ノートを開いたときや、面談のあとに、ふと心配になりますよね。

何度「ちゃんと写して」と言っても変わらない。つい「ちゃんと見て!」と言ってしまう。でも、しかってもうまくいかないのには、ちゃんと理由があります。

それは、やる気でも性格でもなく、「見る力(ビジョン)」が関係しているかもしれません。

小学校の特別支援学級で22年、担任とコーディネーターをしてきました。

「板書が写せない子がいる」は、通常学級の先生から相談されることのいちばん多い困りごとです。

この記事では、板書が写せない・遅いときに考えられる理由と、家でできる練習をまとめます。

特別な道具はいりません。

目次

板書が写せない・遅いのは、なぜ?「見る力」が関係しています

板書が写せない・遅いのは見る力が関係しているという話

まず、知ってほしいことがあります。

  • 板書をノートに写すのが遅い
  • 文字がマスや罫線からはみ出す
  • 音読で行をとばす・同じ行を読む
  • ボールをうまくキャッチできない

こういう「読む・書く・体を動かす」の苦手は、目そのものの視力とは別の「見る力」が関係していることがあります。

視力検査は1.0でも、「見たいものに目をパッと合わせる」「動くものを目で追う」「見たものを正しく写す」力が育ちきっていないと、本人はすごくがんばっているのに、うまくいかないんです。

板書が写せないとき、理由は1つではありません

板書が写せない理由を4つの可能性から整理する

「板書が写せない」と一口に言っても、理由はいくつかあります。ここを取りちがえると、ちがう努力をさせてしまうので、先に整理しておきます。

① 目の使い方(見る力)

黒板を見て、ノートに視線を落として、また黒板に戻る。この行き来がうまくいかないと、どこまで写したか分からなくなります。

視力検査では見つかりません。
この記事の中心は、ここです。

② 視力そのもの

単純に黒板が見えていないこともあります。

眼鏡が合っていない場合も。

まずは眼科で確認するのがいちばん早いです。

③ 書く力(手先・字の形をおぼえる力)

見えてはいるのに、書くのが追いつかない。

文字の形を思い出すのに時間がかかる。

この場合は、書く量を減らす配慮のほうが効きます。

④ 注意が続かない

まわりの音や動きが気になって、途中で止まってしまう。

座る場所を変えるだけで変わることもあります。

見分けの目安は、こうです。

・写し始めるまでは早いが、途中で止まる → ①か④
・黒板を見て「見えない」と言う → ②
・写せるが、とにかく時間がかかる → ③

もちろん、重なっていることもよくあります。

どれか1つに決めなくて大丈夫です。

「①かもしれない」と思ったら、次の章から試してみてください。

板書を写す力は、家でも育てられます

見る力は筋トレと同じで家でも育てられるという話

安心してほしいのは、見る力は「筋トレ」と同じで、後からでも育つということ。

これを高める取り組みが「ビジョントレーニング」です。

私は特別支援学級やコーディネーターとして、たくさんの保護者の方に「家でやってみませんか」と提案してきました。

そして、こんな変化を何度も見てきました。

  • 音読を嫌がっていた子が「やればできる」と、自分から宿題をするように
  • 黒板を写さなかった子が「書くの、嫌じゃなくなった」とノートを見せてくれた

大がかりな道具はいりません。

100円ショップと、おうちにあるものだけで始められます。

うまくいかないのは、あなたの育て方のせいじゃない

板書が写せないのは育て方のせいではなく見る力を育てている途中

ここは、はっきりお伝えします。

字が汚いのも、読むのを嫌がるのも、あなたのしつけや愛情が足りないからではありません。

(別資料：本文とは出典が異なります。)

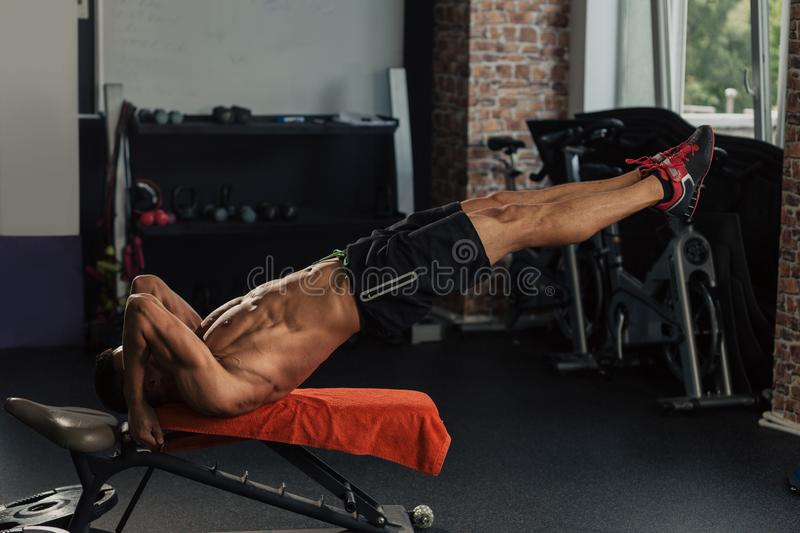 Young muscular man in the gym doing exercise royalty free stock photography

「見る力」は目立たない力なので、まわりから気づかれにくく、本人も「なんでできないんだろう」と自信をなくしがちです。

だからまず、「サボってるんじゃなくて、見る力を育てている途中なんだ」と受けとめてあげてください。

それだけで、声かけがやさしくなります。

板書が苦手な子に、家でできる練習【遊び感覚でOK】

板書が苦手な子に家でできる遊び感覚の練習

ここからは具体的なやり方です。

1日3〜5分、遊びとしてが基本。

ぜんぶやる必要はありません。

① 昔あそび(お手玉・おはじき・ビー玉)
手と目を同時に使う、昔ながらの遊び。親子で向かい合ってやるだけで、目と手の連携が育ちます。

② 文字さがし(新聞・チラシ)
1枚わたして「”あ”を全部○で囲んでみよう」。たくさんの中から目標を見つける力が育ちます。

③ ゆびさきおいかけ
あなたが指をゆっくり動かし、子どもは顔を動かさず目だけで追いかけます。動くものを目で追う力(追従性)のトレーニングです。

④ 見つけたらタッチ
紙にバラバラに数字を書いて「1→2→3…順番にタッチ」。目をあちこちにパッと動かす力(跳躍性)が育ちます。

⑤ まちがいさがし・迷路・点つなぎ
市販でも無料プリントでもOK。楽しく続けられるものを選びましょう。

無料プリントはこちらが充実しています。

メノコト byわかさ生活
ビジョントレーニング®無料プリント・ドリル教材30選 | メノコト byわかさ生活 ビジョントレーニング®という言葉を聞いたことがありますか? ビジョントレーニング®は、アメリカで開発された視覚機能、つまり「見る力」を高めるトレーニングです。最近...

⑥ アプリでゲーム感覚
「机に向かうのが苦手」な子には、北出勝也医師監修のアプリも。

iPad対応など条件があるので、無理のない範囲で。

続けるコツは「もっとやりたい」で終わること

もっとやりたいで終わることが練習を続けるコツ

大事なのは、楽しく・短く・毎日

週1回1時間より、1日3分を毎日のほうが力になります。筋トレと同じですね。

  • ❌「あと10分やりなさい」→ 目が疲れて逆効果
  • ✔「今日はここまで!また明日ね」→ 楽しい気持ちで終わる

「もう終わり?もっとやりたい!」——

このくらいで止めるのが、続けるいちばんのコツです。目を使いすぎると、かえって力は伸びません。5分たったら休憩、を合言葉に。

家でがんばるだけでなく、学校にお願いできること

家庭だけでなく学校に伝えるだけで変わること

家での練習も大切ですが、学校に伝えるだけで変わることも、たくさんあります。

担任の先生に相談していいことを、いくつか挙げておきます。

  • 板書を写真に撮らせてもらう(撮ってから、家で写す)
  • 書く量を減らしてもらう、穴うめ式のプリントにしてもらう
  • マス目や罫線が大きいノートを使わせてもらう
  • 黒板に近い席にしてもらう
  • 「時間内に終わらなくてもいい」と本人に伝えてもらう

どれも、特別なことをお願いしているわけではありません。その子が学べる形に整えてもらうだけです。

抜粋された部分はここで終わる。